『社内でのキャリアチェンジは可能か?』(38歳男性)

城繁幸の非エリートキャリア相談

『社内でのキャリアチェンジは可能か?』(38歳男性)

終身雇用の崩壊、成果主義の導入などにより、日本人の「働き方」は激変。その結果、自身のキャリアに迷えるビジネスパーソンは増えていくばかりだ。これまでの古い「昭和的価値観」から抜けだし、新たな「平成的価値観」を身に付けるためにどうすればいいのか。日本の人事制度を知り尽くした城繁幸氏が、あなたの悩みにお答えします。

CASE:14

『社内でのキャリアチェンジは可能か?』(38歳男性)

<相談者の悩み>

 はじめまして。今年38歳になるメーカー系営業マンです。担当業務は法人向けの営業主任。入社以来一貫した営業職で、実績もそれなりに残しています。

 ただ、限界も感じ始めています。というのも、当社の第一線の営業現場を見ると、実際の戦力になるのは45歳あたりまでなのです。それを過ぎてしまうと、能力的にも体力的にも、どうしてもビジネスのスピードについていけなくなってしまい、オフィスでぽつんと座るだけの人間が目に付きます。

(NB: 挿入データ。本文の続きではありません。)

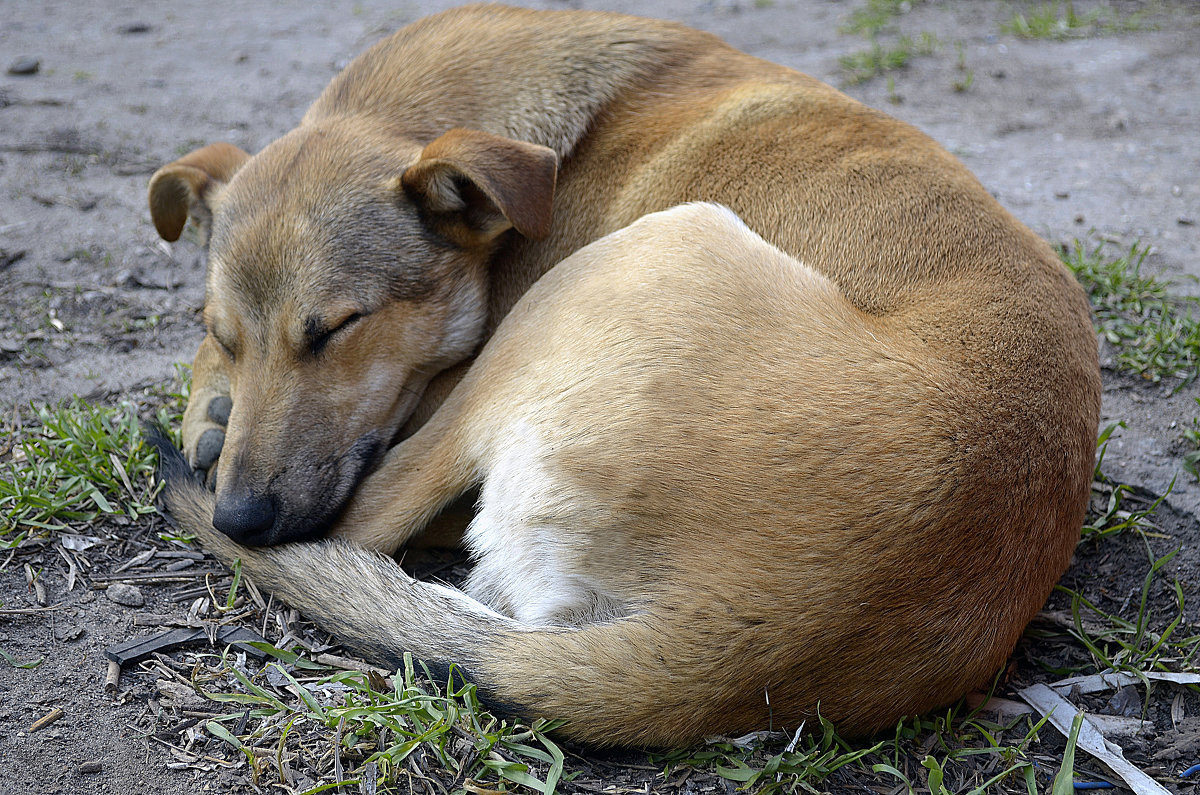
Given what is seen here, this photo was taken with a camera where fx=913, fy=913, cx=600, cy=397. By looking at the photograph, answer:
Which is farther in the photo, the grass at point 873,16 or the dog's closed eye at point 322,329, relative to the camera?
the grass at point 873,16

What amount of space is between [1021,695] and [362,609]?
2.01 meters

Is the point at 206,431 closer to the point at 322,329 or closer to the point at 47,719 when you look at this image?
the point at 322,329

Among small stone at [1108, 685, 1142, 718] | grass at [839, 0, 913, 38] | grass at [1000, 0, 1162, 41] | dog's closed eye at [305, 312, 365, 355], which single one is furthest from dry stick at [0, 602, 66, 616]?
grass at [1000, 0, 1162, 41]

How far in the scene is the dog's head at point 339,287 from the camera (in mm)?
3199

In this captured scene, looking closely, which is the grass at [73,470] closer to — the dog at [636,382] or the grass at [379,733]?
the dog at [636,382]

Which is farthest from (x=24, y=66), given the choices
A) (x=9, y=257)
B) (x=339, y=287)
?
(x=339, y=287)

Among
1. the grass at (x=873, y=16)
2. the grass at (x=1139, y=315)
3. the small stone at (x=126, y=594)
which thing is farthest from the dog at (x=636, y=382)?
the grass at (x=873, y=16)

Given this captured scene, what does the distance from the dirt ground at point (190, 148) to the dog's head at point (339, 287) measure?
1.93 feet

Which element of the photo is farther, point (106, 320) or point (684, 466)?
point (106, 320)

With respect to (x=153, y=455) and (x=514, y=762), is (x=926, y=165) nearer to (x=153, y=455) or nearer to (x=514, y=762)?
(x=514, y=762)

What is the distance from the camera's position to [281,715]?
2510 mm

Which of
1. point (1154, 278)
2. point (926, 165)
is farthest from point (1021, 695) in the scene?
point (1154, 278)

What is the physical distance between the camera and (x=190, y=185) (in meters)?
3.83

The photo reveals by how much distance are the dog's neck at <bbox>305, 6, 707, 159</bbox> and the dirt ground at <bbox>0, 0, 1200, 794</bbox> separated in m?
1.61
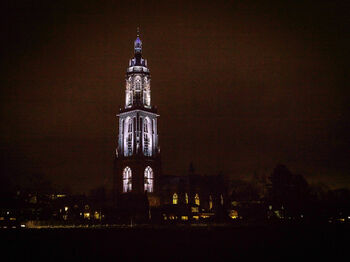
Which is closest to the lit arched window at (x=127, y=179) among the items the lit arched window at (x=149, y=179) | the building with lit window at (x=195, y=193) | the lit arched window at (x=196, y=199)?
the lit arched window at (x=149, y=179)

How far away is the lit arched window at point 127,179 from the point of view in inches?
5438

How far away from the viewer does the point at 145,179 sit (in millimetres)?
139000

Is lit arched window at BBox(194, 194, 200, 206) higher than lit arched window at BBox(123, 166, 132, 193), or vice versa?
lit arched window at BBox(123, 166, 132, 193)

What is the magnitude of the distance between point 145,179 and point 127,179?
6131 millimetres

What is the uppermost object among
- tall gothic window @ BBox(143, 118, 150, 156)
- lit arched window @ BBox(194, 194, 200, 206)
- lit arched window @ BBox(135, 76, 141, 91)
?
lit arched window @ BBox(135, 76, 141, 91)

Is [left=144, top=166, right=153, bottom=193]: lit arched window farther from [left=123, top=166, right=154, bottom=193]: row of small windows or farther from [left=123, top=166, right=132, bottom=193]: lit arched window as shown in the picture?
[left=123, top=166, right=132, bottom=193]: lit arched window

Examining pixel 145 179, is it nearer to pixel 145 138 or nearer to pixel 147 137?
pixel 145 138

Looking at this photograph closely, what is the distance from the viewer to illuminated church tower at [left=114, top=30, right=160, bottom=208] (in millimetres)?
137250

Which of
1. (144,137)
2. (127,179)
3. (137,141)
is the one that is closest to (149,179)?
(127,179)

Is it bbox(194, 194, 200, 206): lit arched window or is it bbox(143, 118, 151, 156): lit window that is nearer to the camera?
bbox(143, 118, 151, 156): lit window

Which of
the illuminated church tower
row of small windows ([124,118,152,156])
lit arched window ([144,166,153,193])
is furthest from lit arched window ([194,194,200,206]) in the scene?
row of small windows ([124,118,152,156])

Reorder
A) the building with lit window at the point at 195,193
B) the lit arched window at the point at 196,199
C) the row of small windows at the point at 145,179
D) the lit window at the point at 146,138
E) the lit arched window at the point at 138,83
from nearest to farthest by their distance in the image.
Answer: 1. the building with lit window at the point at 195,193
2. the row of small windows at the point at 145,179
3. the lit window at the point at 146,138
4. the lit arched window at the point at 196,199
5. the lit arched window at the point at 138,83

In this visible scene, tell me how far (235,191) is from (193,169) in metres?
20.2

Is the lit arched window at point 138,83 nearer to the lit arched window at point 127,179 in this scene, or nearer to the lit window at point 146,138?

 本来、マネジメント的な仕事にシフトするべきなのでしょうが、ただでさえこの年代の社員が余っている上に、部長級以上のポストはここ数年でぐっと減らされ、恐らく自分にまでは回ってこないように思います。

 転職についても一時は真面目に考えましたが、自分のようにキャリアなんて意識しないままノホホンと15年以上働いてきた人間には、正直ハードルが高すぎるように思います。

 そこでご相談なのですが、社内での他部門への異動というのは、人事的にみてありなのでしょうか?社内で顧客サポートや企画系の業務をおこなう部門なら、第一線のまま、自分のキャリアを活かせると感じています。

 当社の人事異動は、原則同じ事業部内、営業なら5~10年の間に一度異動があるかないかというスタイルで、違う部門や職種への異動は見た記憶がありません。人事制度は古く、年功序列的ですが、その分おおらかでもあります。

 直接上司に聞いてみても良いのですが、内容が内容ですし、その前にアドバイスいただけると幸いです。